## Instructions to follow:
When you reproduce the data, keep every word exactly as it stands and leave the pictures out.

## Data in this exercise:
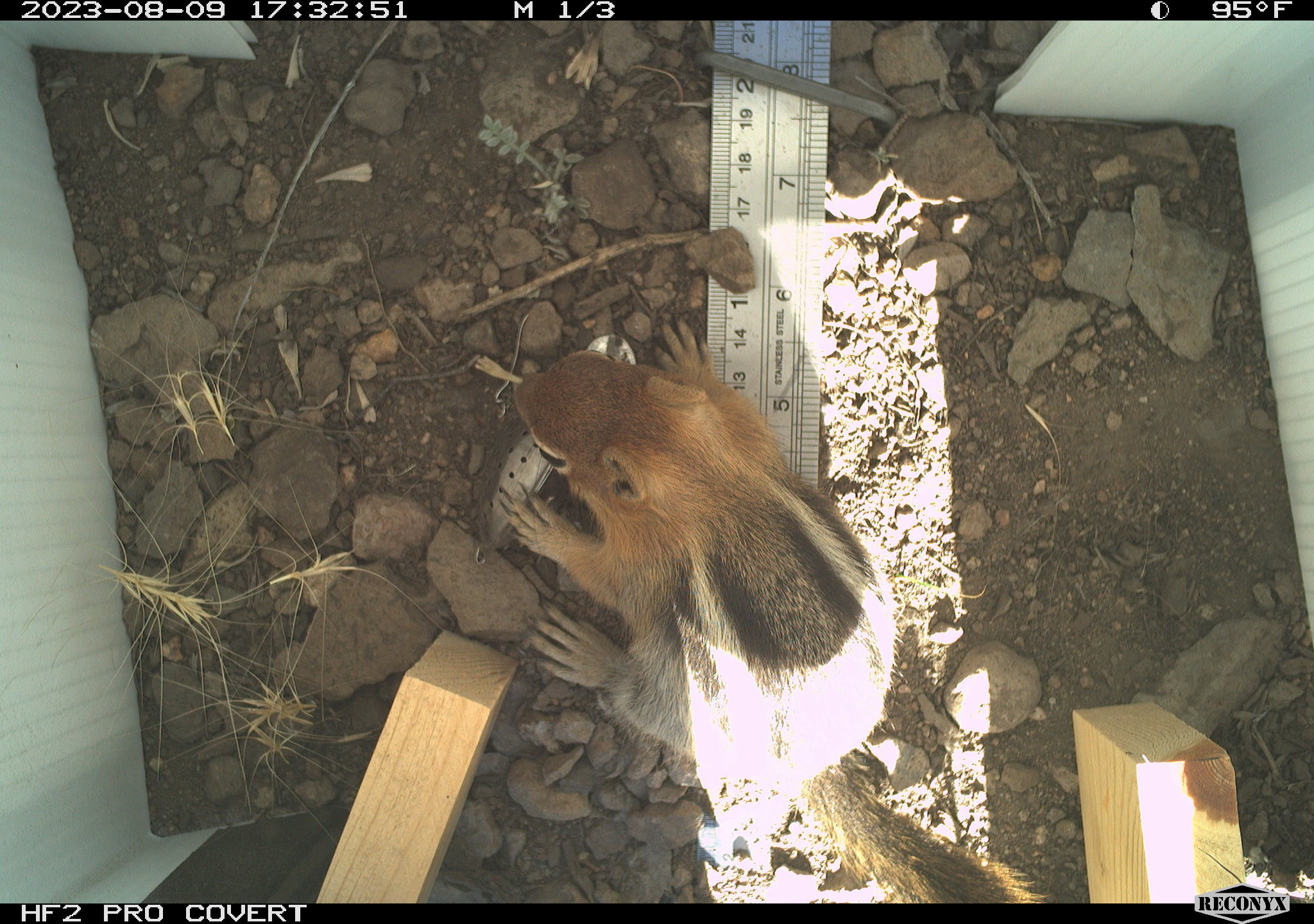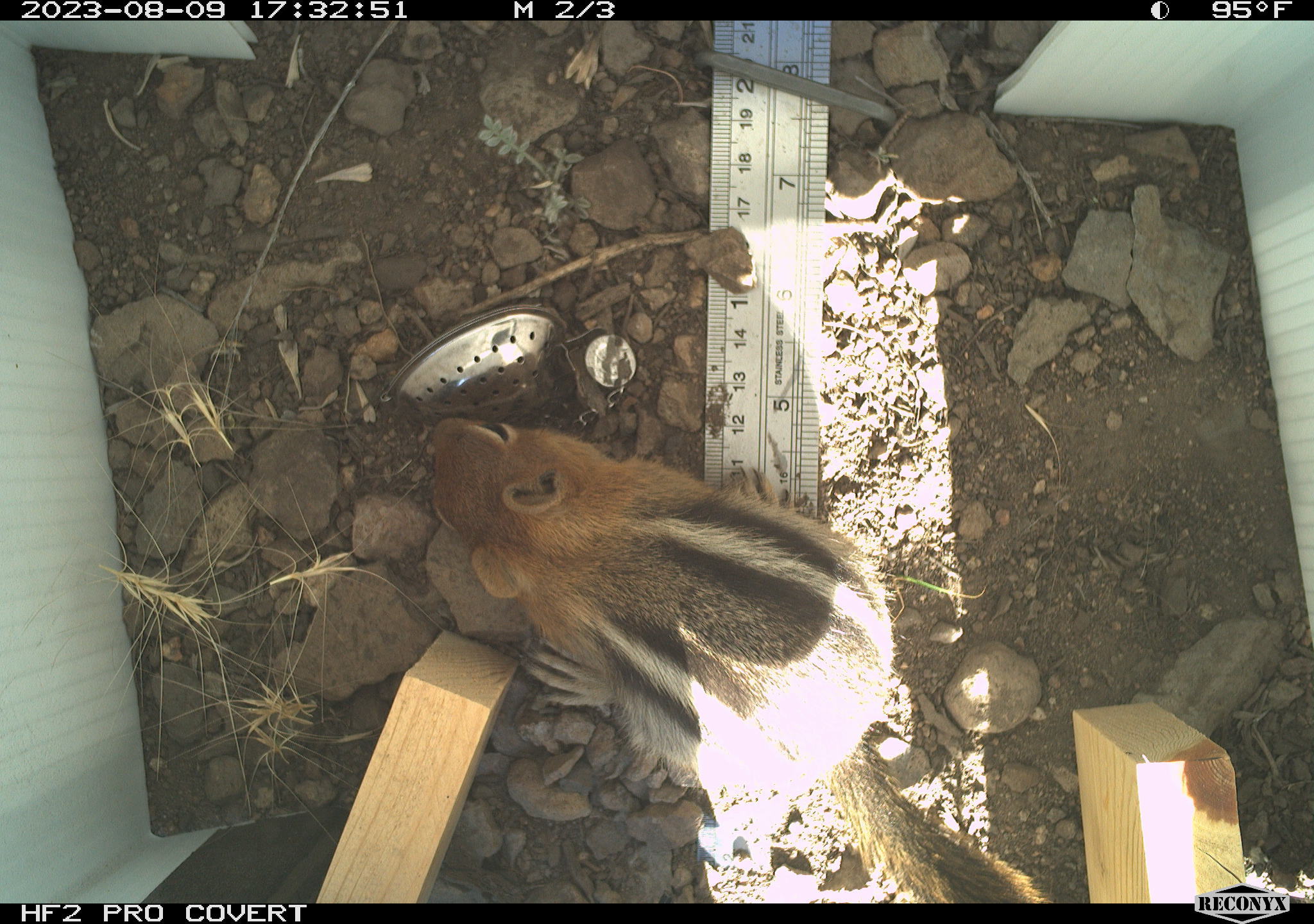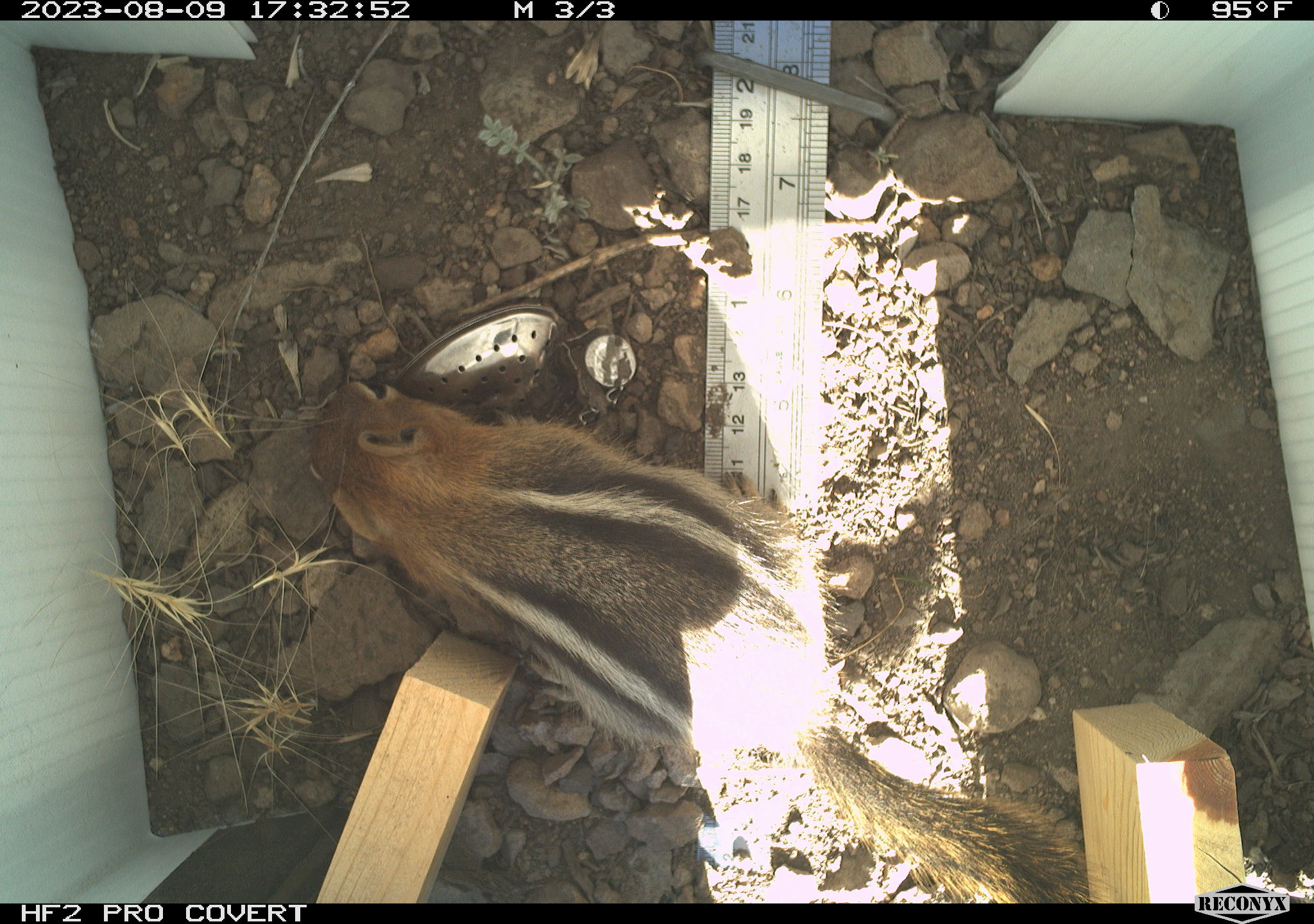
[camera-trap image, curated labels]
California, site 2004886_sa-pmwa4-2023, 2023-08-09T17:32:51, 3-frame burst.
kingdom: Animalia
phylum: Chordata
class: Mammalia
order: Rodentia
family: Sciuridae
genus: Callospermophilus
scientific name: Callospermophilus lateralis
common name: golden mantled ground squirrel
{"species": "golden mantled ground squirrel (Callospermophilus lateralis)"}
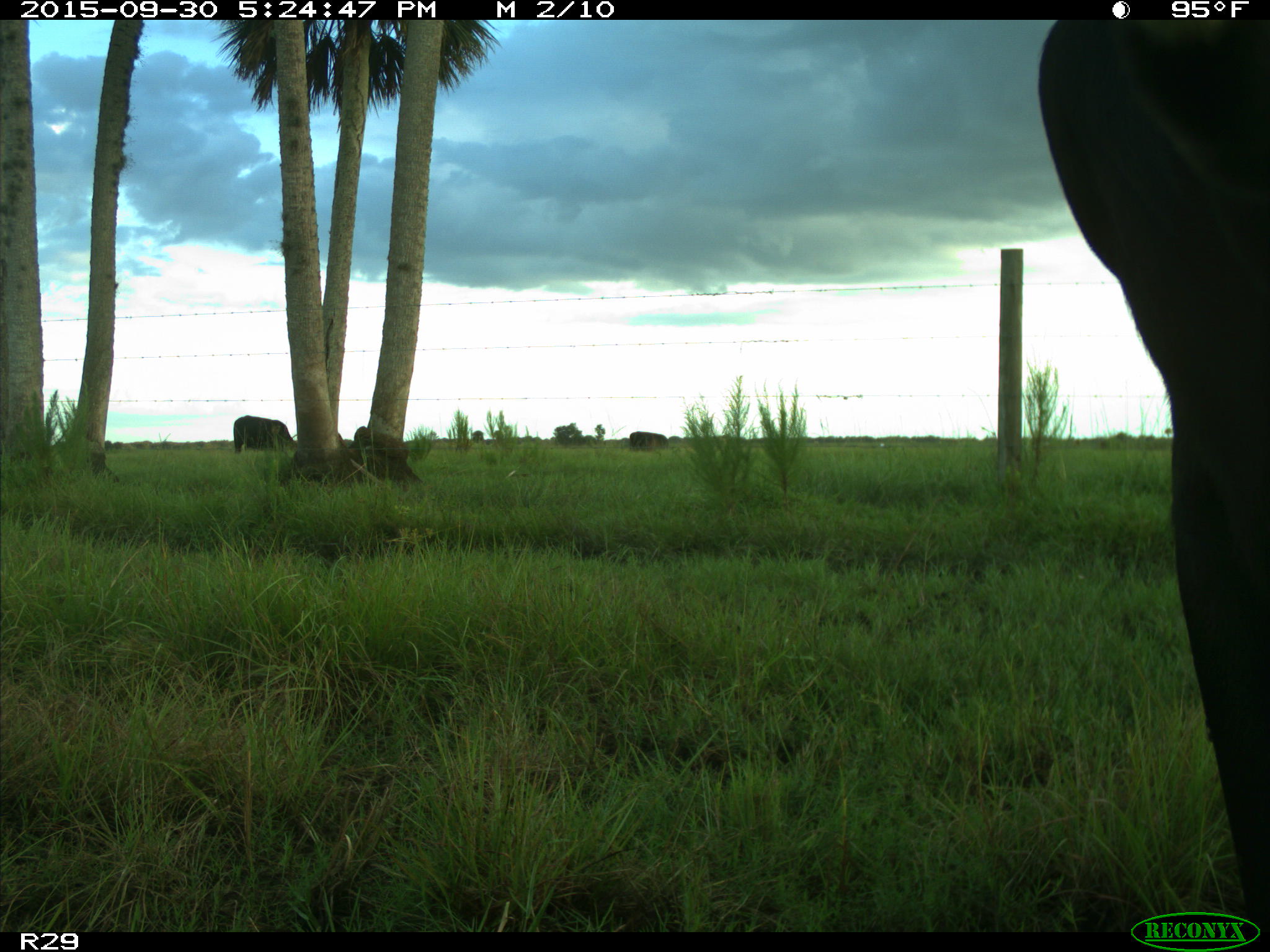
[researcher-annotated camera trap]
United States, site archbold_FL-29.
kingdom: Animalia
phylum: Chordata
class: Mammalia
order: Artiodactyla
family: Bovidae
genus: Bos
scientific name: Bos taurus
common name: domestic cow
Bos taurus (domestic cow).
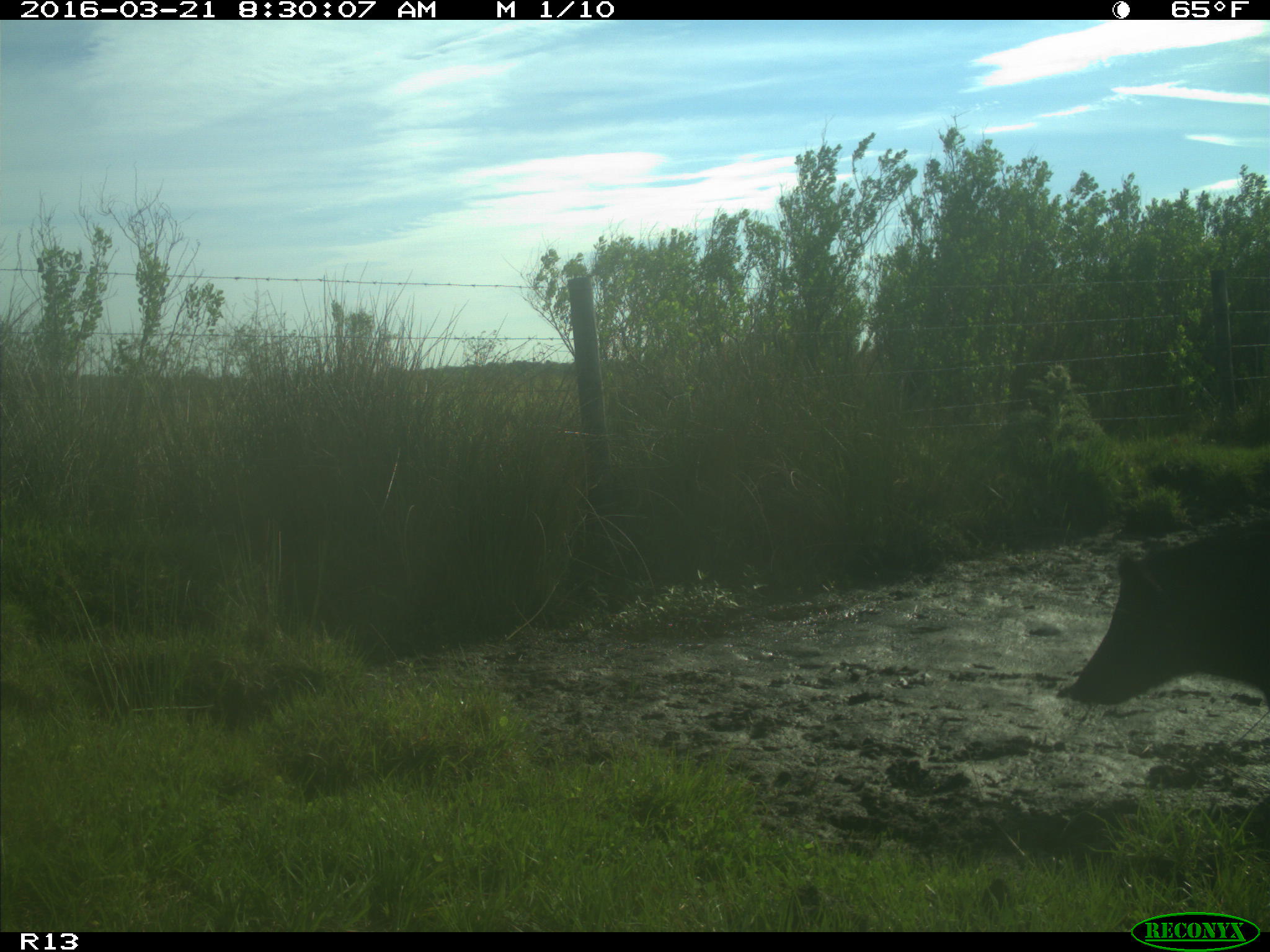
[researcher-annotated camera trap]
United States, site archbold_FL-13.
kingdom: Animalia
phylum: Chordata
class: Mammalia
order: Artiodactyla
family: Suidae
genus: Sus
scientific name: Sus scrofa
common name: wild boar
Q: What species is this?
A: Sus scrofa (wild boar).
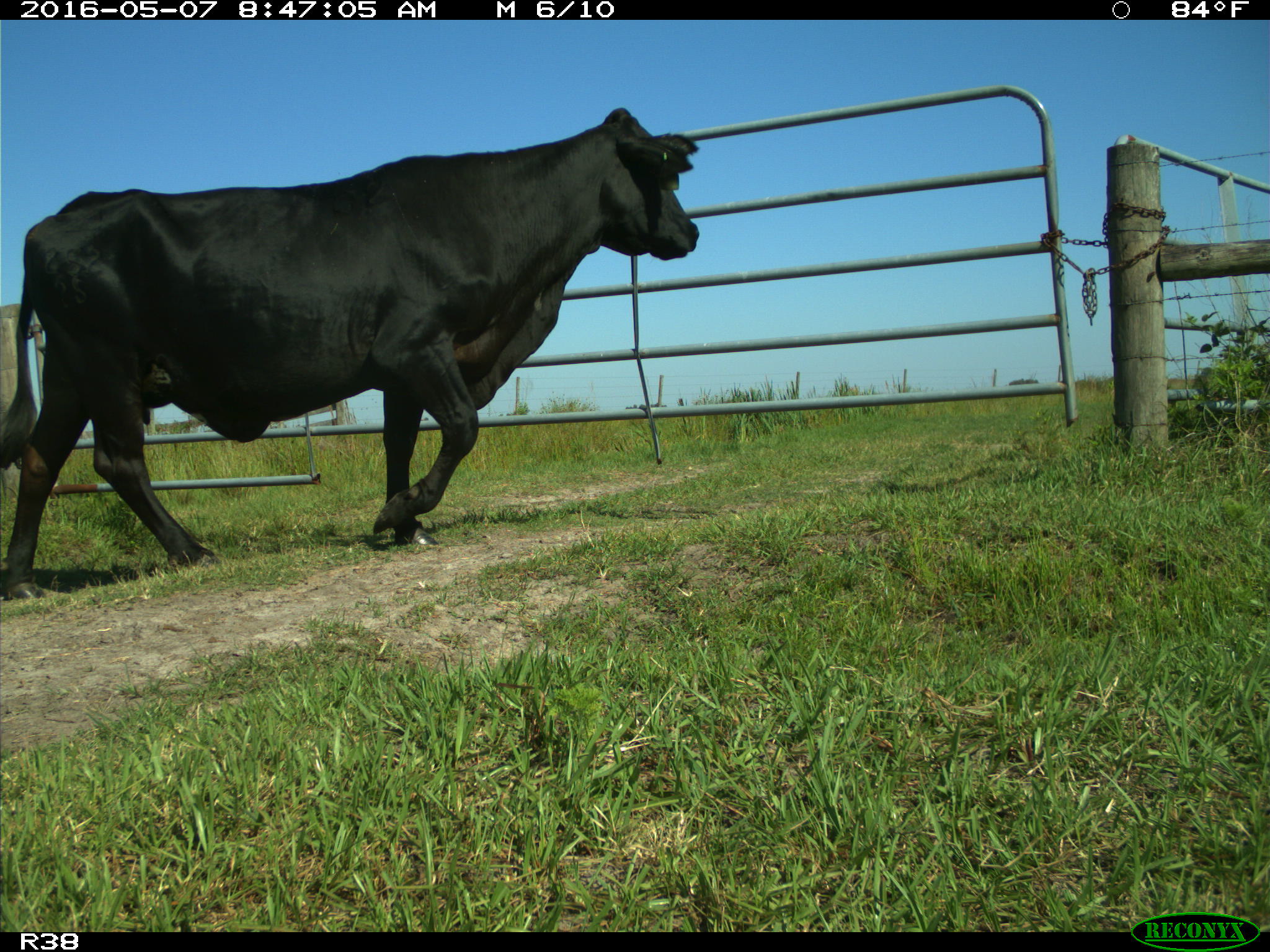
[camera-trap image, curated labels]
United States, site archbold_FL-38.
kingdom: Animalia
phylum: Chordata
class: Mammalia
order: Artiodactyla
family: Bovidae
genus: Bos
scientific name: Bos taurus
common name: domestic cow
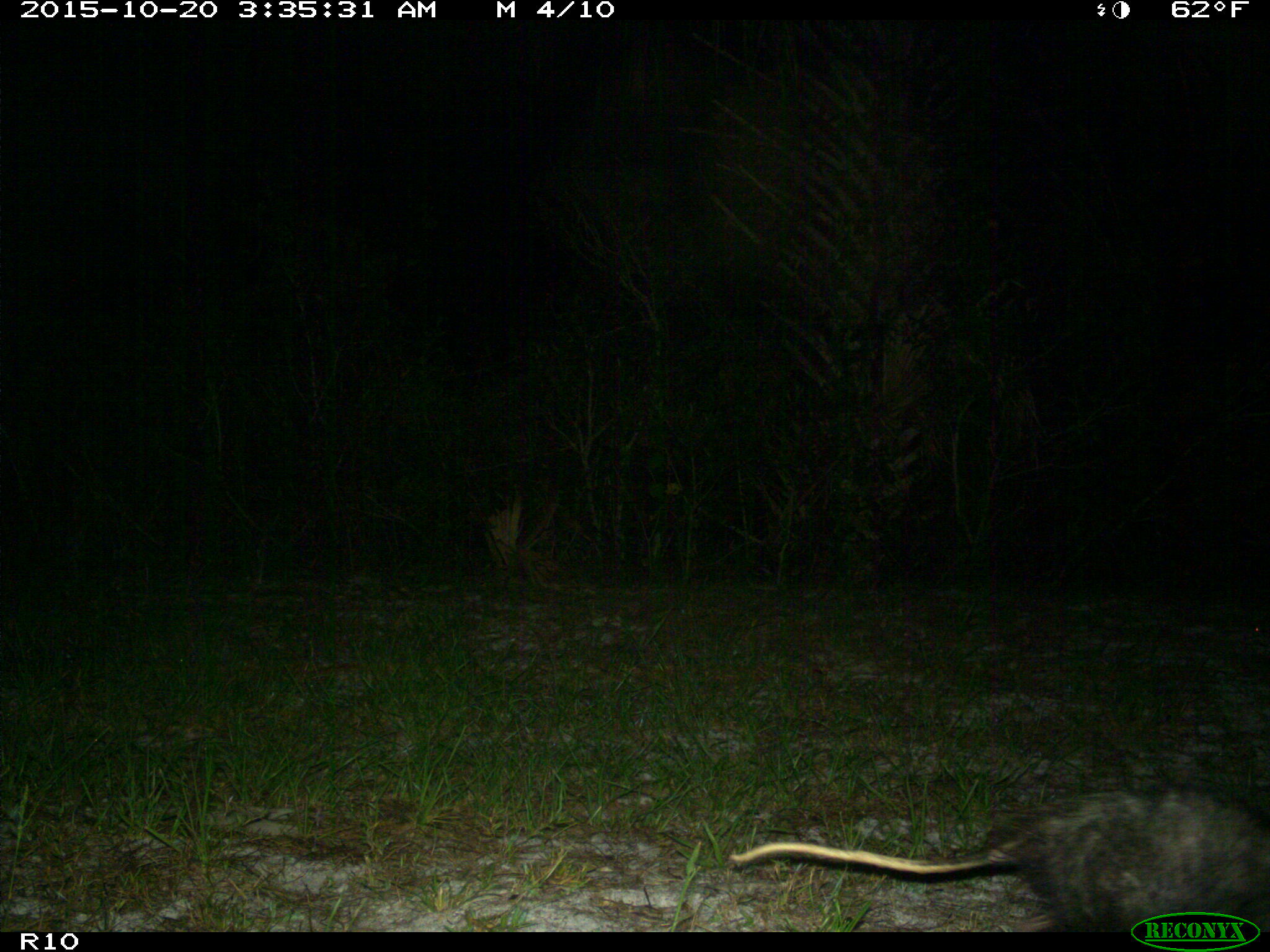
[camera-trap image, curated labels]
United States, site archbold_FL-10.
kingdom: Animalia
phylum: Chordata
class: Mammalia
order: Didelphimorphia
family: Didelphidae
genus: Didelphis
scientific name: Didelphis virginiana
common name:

## Solution to this task:
[camera-trap image, curated labels]
California, site 2004886_sa-pmwa4-2023, 2023-08-09T17:32:51, 3-frame burst.
kingdom: Animalia
phylum: Chordata
class: Mammalia
order: Rodentia
family: Sciuridae
genus: Callospermophilus
scientific name: Callospermophilus lateralis
common name: golden mantled ground squirrel
{"species": "golden mantled ground squirrel (Callospermophilus lateralis)"}
[researcher-annotated camera trap]
United States, site archbold_FL-29.
kingdom: Animalia
phylum: Chordata
class: Mammalia
order: Artiodactyla
family: Bovidae
genus: Bos
scientific name: Bos taurus
common name: domestic cow
Bos taurus (domestic cow).
[researcher-annotated camera trap]
United States, site archbold_FL-13.
kingdom: Animalia
phylum: Chordata
class: Mammalia
order: Artiodactyla
family: Suidae
genus: Sus
scientific name: Sus scrofa
common name: wild boar
Q: What species is this?
A: Sus scrofa (wild boar).
[camera-trap image, curated labels]
United States, site archbold_FL-38.
kingdom: Animalia
phylum: Chordata
class: Mammalia
order: Artiodactyla
family: Bovidae
genus: Bos
scientific name: Bos taurus
common name: domestic cow
[camera-trap image, curated labels]
United States, site archbold_FL-10.
kingdom: Animalia
phylum: Chordata
class: Mammalia
order: Didelphimorphia
family: Didelphidae
genus: Didelphis
scientific name: Didelphis virginiana
common name:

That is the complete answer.